Introduction
The ExpL compiler needs to translate a given source program and generate the target machine code into an executable file in a format which is recognized by the load module of the target operating system. Thus, in order to generate the executable, the following information needs to be made available to the compiler :
- The virtual machine model and the instruction set of the target machine.
- The (virtual) address space model available for the target program. Conventionally, this address space is logically divided into regions like code, data, stack, heap etc.
- The format for the target file (executable format). The compiler typically passes information regarding the sizes and address regions allocated to the code, data, stack, text and heap regions to the loader by setting appropriate values in the header of the executable file.
- Interfaces to OS (kernel) routines that needs to be invoked to get certain operations like input/output done. This is specified in the library interface documentation.
These specifications depend not only on the target machine architecture, but also on the operating system upon which the target machine code must execute. Typically these specifications are collected together in the OS specification into a document called the Application Binary Interface (ABI).
The following sections specify the ABI for the eXpOS operating system run on the XSM virtual machine model. The executable format is called the XEXE executable format.
The XSM virtual machine model and instruction set
The virtual machine model provided to user level programs by the ExpOS on the machine is described here.

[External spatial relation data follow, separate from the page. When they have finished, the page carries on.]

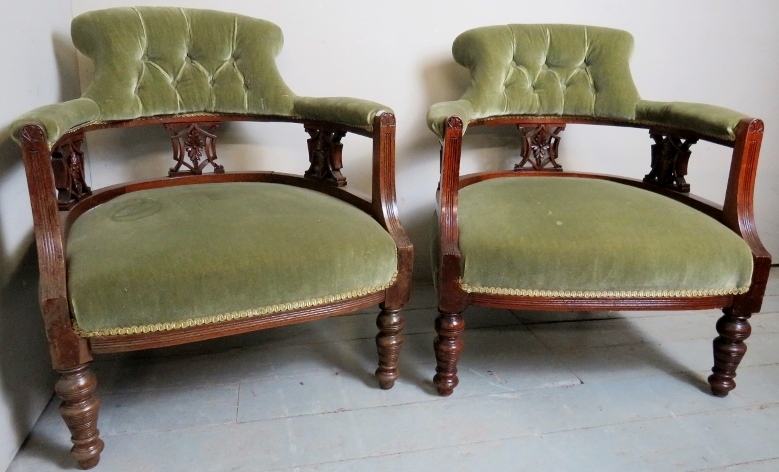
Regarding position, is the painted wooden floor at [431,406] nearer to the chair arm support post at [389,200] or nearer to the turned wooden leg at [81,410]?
the turned wooden leg at [81,410]

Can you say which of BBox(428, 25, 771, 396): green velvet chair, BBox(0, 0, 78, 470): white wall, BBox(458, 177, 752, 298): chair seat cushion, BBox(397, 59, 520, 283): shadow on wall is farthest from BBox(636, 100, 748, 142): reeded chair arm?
BBox(0, 0, 78, 470): white wall

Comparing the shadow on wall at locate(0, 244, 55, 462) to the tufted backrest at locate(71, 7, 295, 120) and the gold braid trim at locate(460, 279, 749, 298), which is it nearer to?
the tufted backrest at locate(71, 7, 295, 120)

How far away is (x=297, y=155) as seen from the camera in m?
1.77

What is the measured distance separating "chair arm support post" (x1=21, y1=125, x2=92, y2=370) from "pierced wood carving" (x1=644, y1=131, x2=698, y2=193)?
1460mm

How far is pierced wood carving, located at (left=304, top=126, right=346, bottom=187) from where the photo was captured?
4.56 feet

The virtual machine model explains the "view" of the machine provided to the application by the operating system.
The XSM virtual machine contains 20 general purpose registers (R0-R19) and three special registers - Stack pointer (SP), Base pointer (BP) and the Instruction pointer (IP). The SP register is normally used to point to the top of the application program's stack. The BP register is used to point to the base of the activation record of the currently executing function. IP points to the next instruction in the user memory to be fetched and executed. The memory address space available to the application is of 5120 words starting at (virtual) address 0 and ending at (virtual) address 5119.

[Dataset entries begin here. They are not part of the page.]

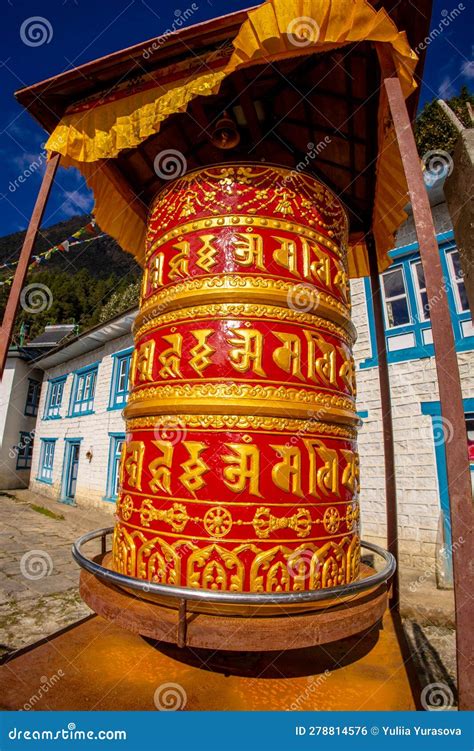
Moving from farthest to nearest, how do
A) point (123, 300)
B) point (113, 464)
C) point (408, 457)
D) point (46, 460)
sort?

The OS stipulates that this virtual address space must be divided into various regions called library, code, heap and stack. These will be described in detail later. The virtual machine model also allows the application to invoke traps to the operating system kernel for read, write and program termination (using the INT instruction). The details of the implementation of the kernel routines are hidden from the application and the application needs to know only the interface to invoke these routines. These interfaces will also be described later in this documentation.

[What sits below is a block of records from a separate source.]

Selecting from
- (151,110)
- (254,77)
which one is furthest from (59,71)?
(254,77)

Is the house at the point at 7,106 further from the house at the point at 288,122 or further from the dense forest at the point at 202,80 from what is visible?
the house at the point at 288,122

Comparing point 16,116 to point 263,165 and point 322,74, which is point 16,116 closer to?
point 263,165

The following figure gives a high level picture of the XSM virtual machine model.
The XSM virtual machine instruction set specifies the set of assembly level instructions. The compiler must translate the source ExpL program to a target program containing only these instructions. The assembly instructions allowed include Data Transfer Instructions, Arithmetic Instructions, Logical Instructions, Stack Instructions, Sub-routine instructions, Debug instructions and Software interrupts. The machine registers available to the target program are R0-R19, SP, BP and IP.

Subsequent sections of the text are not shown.